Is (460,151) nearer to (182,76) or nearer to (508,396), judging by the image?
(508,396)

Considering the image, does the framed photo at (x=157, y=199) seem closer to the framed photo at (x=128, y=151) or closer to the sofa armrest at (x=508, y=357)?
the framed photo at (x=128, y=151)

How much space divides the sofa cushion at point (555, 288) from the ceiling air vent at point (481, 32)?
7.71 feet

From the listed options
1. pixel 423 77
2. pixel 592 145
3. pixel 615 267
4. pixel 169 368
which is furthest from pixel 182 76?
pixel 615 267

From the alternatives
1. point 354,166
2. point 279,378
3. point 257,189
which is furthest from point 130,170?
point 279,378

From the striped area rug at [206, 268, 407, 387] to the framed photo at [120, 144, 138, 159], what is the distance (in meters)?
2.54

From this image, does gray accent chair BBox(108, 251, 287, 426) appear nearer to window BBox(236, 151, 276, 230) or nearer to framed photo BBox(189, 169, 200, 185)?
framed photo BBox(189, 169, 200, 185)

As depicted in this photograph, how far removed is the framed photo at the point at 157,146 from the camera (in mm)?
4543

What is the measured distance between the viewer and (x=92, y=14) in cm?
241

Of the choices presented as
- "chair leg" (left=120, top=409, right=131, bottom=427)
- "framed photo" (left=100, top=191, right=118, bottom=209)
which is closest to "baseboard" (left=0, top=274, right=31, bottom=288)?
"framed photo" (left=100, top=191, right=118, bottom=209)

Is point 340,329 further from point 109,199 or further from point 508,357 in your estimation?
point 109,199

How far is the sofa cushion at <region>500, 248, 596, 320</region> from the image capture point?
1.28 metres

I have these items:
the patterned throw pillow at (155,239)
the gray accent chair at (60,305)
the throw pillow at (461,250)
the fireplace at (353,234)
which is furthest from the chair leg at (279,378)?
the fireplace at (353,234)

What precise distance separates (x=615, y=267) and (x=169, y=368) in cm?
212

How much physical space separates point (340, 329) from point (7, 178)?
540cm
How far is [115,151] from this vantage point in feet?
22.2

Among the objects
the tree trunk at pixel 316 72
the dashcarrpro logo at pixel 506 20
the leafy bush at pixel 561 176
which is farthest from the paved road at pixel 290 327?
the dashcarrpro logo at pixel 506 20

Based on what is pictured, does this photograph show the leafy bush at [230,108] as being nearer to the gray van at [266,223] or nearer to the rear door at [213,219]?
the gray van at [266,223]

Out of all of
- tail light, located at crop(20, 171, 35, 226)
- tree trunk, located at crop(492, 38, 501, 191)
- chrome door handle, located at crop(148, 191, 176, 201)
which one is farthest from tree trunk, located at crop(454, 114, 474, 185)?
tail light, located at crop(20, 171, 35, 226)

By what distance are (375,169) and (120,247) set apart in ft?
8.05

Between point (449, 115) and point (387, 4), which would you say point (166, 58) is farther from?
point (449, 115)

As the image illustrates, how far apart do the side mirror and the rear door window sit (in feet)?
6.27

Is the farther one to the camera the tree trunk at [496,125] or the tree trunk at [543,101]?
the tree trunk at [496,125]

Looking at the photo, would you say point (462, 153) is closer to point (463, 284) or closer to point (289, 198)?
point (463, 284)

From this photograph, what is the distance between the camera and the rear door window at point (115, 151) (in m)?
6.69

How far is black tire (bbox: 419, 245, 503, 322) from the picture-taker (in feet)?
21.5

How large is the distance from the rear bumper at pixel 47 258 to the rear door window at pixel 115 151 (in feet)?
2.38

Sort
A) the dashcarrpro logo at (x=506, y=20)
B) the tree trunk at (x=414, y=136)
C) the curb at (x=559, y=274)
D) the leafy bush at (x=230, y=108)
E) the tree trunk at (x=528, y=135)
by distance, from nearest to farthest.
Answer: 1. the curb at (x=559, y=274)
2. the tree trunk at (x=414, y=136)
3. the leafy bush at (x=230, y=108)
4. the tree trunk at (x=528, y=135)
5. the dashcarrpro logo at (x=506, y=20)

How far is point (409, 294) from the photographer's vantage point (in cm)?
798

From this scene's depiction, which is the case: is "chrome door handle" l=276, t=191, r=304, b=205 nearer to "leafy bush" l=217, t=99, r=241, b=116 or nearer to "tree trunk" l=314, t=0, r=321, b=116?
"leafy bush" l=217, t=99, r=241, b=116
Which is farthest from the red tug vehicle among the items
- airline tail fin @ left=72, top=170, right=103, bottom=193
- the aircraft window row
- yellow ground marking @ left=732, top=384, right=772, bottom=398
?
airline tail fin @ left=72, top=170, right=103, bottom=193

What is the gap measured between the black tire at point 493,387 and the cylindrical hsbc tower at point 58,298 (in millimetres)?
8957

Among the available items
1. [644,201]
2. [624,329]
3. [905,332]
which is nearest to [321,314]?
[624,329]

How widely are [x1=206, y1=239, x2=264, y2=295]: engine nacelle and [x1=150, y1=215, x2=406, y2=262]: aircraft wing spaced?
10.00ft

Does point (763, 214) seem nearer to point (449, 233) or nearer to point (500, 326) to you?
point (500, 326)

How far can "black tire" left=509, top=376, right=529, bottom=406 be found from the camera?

What the task asks —
Please write out, word for word, the part of the listing above that opens with the line containing "From this photograph, what" and closes with the line containing "5. the dashcarrpro logo at (x=506, y=20)", both of those lines included.

Output —
From this photograph, what is the distance between the camera and the rear door window at point (115, 151) (in m)?
6.69

How far is black tire (bbox: 419, 245, 503, 322) from the picture-taker (in feet)?
21.5

How large is the distance from the rear bumper at pixel 47 258 to the rear door window at pixel 115 151 (in feet)?
2.38

Sort
A) the dashcarrpro logo at (x=506, y=20)
B) the tree trunk at (x=414, y=136)
C) the curb at (x=559, y=274)
D) the leafy bush at (x=230, y=108)
E) the tree trunk at (x=528, y=135)
by distance, from nearest to farthest.
Answer: 1. the curb at (x=559, y=274)
2. the tree trunk at (x=414, y=136)
3. the leafy bush at (x=230, y=108)
4. the tree trunk at (x=528, y=135)
5. the dashcarrpro logo at (x=506, y=20)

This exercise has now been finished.